The shorter and flexible trial schemes, two pilot schemes being run in the Chancery Division, were launched last year (1 October 2015) with a view to: 1) achieve shorter and earlier trials for business-related litigation; and 2) foster a change in litigation culture, by which it recognises that some aspects of trial procedure (such as document disclosure) are simply not necessary. One year on, it is worth taking a look at the scheme and to ask whether the STS is improving access for justice for claimants and defendants.
By way of background, the shorter trial scheme (STS), in part, has its origins in Australia, where such a scheme has been running successfully for years. Also, the scheme takes heavy inspiration from our own Intellectual Property Enterprise Court (IPEC), the specialised high court list, which introduced tighter case management, a short trial (2-3 days maximum), and costs and damages caps.
The STS uses some of the learnings from these examples, and has features such as:
As of September 2016, 10 cases (not just IP cases) have been issued or transferred into the scheme, which is being considered a slow but successful start by the judiciary. So much so that the pilot programme has recently been extended for a further year (to 30 September 2018).
Cases appropriate for the STS are typically identified by the parties, who issue in the relevant Chancery court. It is also possible to transfer cases into or out of scheme where appropriate. One such case, Family Mosaic Home Ownership v Peer Real Estate, a commercial property dispute, was a joint-party application to transfer into the STS. Birss J, hearing the application (and one of the architects of the STS), considered the court’s powers to make such a transfer, and whether this was an appropriate case to do so. Birss J was satisfied on both fronts and allowed the transfer, consequently using the opportunity (in this published judgment) to discuss how, as a result of the transfer, the dispute will come to trial faster and at lower cost thereby improving access to justice for the parties, and meeting the overriding objective of the court to deal with cases justly and at proportionate cost. On a final note, he confirmed that it would not be necessary to amend pleadings following transfer, which would have, of course, added to the overall cost.

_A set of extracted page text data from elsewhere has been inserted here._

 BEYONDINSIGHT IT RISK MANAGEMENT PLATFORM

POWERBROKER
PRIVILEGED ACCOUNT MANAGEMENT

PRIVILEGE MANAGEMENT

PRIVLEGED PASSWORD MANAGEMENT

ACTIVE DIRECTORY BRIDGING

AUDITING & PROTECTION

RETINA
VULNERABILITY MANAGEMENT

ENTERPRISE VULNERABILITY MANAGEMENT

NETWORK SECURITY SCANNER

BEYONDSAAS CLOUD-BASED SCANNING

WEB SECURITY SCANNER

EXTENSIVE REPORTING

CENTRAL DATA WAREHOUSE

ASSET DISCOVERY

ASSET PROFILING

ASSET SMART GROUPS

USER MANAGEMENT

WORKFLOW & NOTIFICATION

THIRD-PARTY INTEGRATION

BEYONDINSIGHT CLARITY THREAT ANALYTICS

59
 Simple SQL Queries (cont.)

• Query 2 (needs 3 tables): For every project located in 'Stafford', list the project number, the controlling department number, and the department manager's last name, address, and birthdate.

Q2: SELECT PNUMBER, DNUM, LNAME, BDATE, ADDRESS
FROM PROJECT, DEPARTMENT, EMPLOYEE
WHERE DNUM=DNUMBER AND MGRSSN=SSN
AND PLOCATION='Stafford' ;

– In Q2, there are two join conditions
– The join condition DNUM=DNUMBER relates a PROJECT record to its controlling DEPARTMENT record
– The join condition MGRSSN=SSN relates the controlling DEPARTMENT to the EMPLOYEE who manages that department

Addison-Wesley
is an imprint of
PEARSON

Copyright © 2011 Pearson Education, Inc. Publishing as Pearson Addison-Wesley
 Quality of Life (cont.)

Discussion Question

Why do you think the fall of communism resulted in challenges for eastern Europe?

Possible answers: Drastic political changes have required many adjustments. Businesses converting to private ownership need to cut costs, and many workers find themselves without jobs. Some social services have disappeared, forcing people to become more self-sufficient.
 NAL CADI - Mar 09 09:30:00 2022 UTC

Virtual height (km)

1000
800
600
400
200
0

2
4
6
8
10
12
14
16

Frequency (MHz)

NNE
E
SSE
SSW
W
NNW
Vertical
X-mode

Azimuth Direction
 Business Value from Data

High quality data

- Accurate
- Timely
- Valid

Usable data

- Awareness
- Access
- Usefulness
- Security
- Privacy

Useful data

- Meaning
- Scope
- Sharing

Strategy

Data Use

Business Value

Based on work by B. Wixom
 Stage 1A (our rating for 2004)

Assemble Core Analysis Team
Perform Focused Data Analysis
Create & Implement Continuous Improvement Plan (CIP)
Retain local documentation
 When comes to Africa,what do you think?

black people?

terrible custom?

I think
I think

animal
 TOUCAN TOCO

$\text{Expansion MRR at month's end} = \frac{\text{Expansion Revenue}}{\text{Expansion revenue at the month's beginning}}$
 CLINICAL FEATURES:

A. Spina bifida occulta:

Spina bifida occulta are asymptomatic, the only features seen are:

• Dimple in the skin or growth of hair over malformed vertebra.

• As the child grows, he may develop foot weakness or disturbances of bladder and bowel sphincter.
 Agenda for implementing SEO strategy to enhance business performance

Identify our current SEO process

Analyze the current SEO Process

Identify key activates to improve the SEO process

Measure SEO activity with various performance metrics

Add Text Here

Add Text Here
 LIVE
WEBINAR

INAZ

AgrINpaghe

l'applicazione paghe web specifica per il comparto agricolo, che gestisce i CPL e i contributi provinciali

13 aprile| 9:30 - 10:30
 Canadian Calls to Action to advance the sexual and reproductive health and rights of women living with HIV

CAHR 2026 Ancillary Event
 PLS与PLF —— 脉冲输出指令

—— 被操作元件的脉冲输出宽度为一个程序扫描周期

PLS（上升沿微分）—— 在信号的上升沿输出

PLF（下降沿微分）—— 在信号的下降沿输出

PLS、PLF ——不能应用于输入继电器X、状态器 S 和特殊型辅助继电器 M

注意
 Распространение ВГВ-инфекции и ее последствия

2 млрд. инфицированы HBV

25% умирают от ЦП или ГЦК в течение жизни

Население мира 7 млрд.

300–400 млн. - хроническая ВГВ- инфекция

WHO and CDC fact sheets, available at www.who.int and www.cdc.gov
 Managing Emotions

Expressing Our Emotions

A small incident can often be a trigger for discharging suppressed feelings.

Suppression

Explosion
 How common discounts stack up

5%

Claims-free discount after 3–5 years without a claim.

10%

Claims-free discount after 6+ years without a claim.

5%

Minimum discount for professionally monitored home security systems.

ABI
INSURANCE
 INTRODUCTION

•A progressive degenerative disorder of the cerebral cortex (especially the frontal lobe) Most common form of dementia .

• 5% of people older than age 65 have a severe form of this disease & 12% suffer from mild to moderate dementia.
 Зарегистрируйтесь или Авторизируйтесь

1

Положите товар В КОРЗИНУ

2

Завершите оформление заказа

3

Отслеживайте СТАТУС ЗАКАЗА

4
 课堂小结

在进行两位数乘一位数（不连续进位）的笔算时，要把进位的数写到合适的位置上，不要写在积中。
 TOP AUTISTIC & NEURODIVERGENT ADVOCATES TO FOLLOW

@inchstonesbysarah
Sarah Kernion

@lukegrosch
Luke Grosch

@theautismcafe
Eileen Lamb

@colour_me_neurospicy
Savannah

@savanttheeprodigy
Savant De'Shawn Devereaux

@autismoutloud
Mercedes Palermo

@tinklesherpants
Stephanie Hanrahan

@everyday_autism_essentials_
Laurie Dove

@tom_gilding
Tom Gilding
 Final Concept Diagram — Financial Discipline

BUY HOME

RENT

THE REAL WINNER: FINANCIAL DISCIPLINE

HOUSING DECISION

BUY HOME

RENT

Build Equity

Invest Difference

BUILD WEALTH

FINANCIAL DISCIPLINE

However, despite the advantages, the STS still does not suit all parties or matters. As the STS is a high court scheme, there are no damages or costs caps, such as found in the IPEC, making the consequences of losing a case a difficult prospect for the parties. One such case, BG Electrical v ML Accessories, a registered designs and unregistered design rights matter, the defendant applicant successfully had their case transferred out of the STS, to instead be heard in the IPEC. The court took the view that the lack of a costs cap in the high court would have added unfair pressure on the defendant to settle as a result of the potential financial downside of losing. This is even despite the potential costs savings of the STS. The court also took other considerations into account, such as the defendant’s willingness to waive the damages cap (which may in itself have been a tactic to get a result), and that the potential value of the injunction (estimated value of sales over £1m) was smothered by the defendant having already agreed to redesign the products, making the value of the injunction potentially nil.
On the whole, however, the STS appears to be achieving the results it was intended to bring, such as improving access to justice, lowering costs for parties and reducing the length time to trial. The true value will only be seen in time, but the first-year reports look promising. In practice, it means that there appears to be a legitimate “fourth track” (if you include the small-claims track of the IPEC) for IP matters. By bringing IPEC-like procedure to the high court, higher-value matters can be dealt with on a much more commercial timescale and at improved cost.